**What the task asks**
Pull out each line below that contains the word "crowd".

═════ Source records

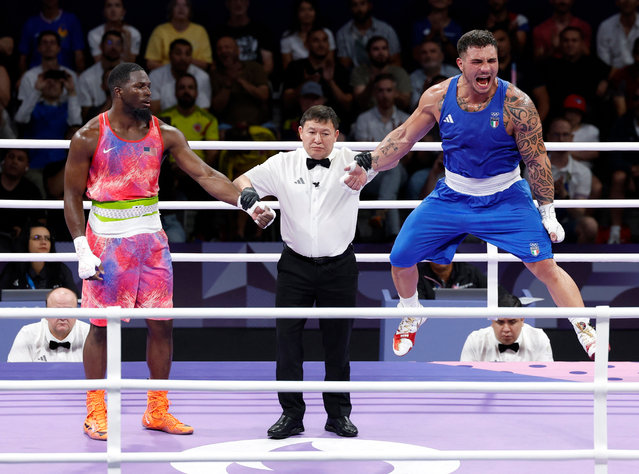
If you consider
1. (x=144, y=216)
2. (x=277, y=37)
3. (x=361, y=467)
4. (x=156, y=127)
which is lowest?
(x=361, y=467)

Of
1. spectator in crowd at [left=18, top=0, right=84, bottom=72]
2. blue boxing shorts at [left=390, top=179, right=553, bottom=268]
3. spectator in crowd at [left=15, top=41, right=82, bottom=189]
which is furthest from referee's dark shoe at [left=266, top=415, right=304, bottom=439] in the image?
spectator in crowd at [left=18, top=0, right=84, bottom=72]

══════════
═════ Source records

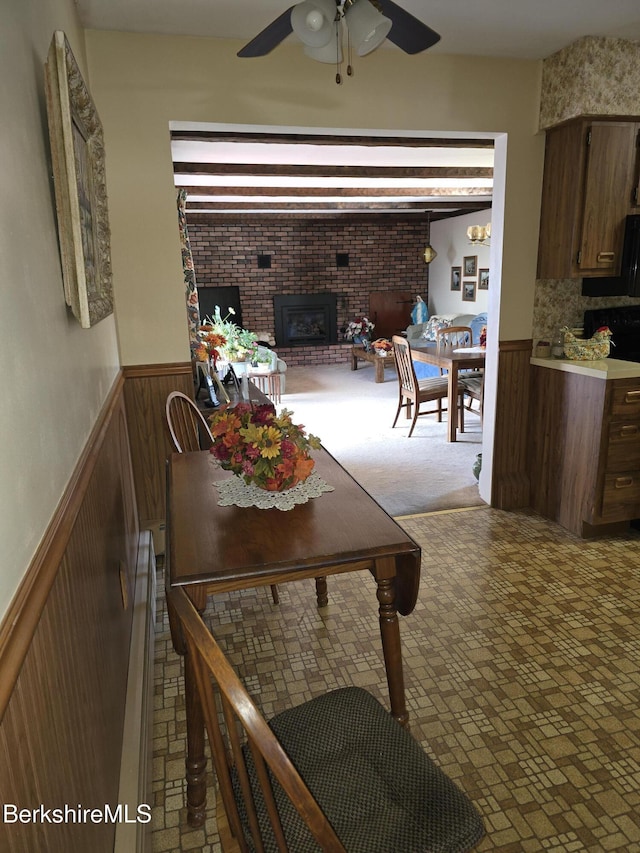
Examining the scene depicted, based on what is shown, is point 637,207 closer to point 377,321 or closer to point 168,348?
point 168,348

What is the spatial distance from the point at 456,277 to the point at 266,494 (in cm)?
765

══════════
═════ Source records

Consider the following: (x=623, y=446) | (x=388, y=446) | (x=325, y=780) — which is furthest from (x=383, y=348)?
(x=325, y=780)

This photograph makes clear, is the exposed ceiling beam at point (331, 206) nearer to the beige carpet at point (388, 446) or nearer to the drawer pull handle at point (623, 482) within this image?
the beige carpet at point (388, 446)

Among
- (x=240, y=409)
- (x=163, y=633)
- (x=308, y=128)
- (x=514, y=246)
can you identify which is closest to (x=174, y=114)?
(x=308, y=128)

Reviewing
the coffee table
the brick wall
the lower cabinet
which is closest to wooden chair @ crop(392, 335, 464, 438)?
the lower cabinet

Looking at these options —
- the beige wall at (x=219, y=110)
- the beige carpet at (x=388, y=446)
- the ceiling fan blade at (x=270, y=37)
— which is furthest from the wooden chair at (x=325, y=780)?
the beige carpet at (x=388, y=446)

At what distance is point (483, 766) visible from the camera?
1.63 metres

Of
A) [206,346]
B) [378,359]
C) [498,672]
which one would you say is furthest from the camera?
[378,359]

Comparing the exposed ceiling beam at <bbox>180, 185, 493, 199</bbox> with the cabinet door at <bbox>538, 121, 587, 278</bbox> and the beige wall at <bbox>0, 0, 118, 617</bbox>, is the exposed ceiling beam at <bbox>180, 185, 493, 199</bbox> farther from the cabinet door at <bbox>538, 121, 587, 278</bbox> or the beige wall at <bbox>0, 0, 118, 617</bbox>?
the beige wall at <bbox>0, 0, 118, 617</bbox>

══════════

**Expected answer**
1. spectator in crowd at [left=18, top=0, right=84, bottom=72]
3. spectator in crowd at [left=15, top=41, right=82, bottom=189]
spectator in crowd at [left=18, top=0, right=84, bottom=72]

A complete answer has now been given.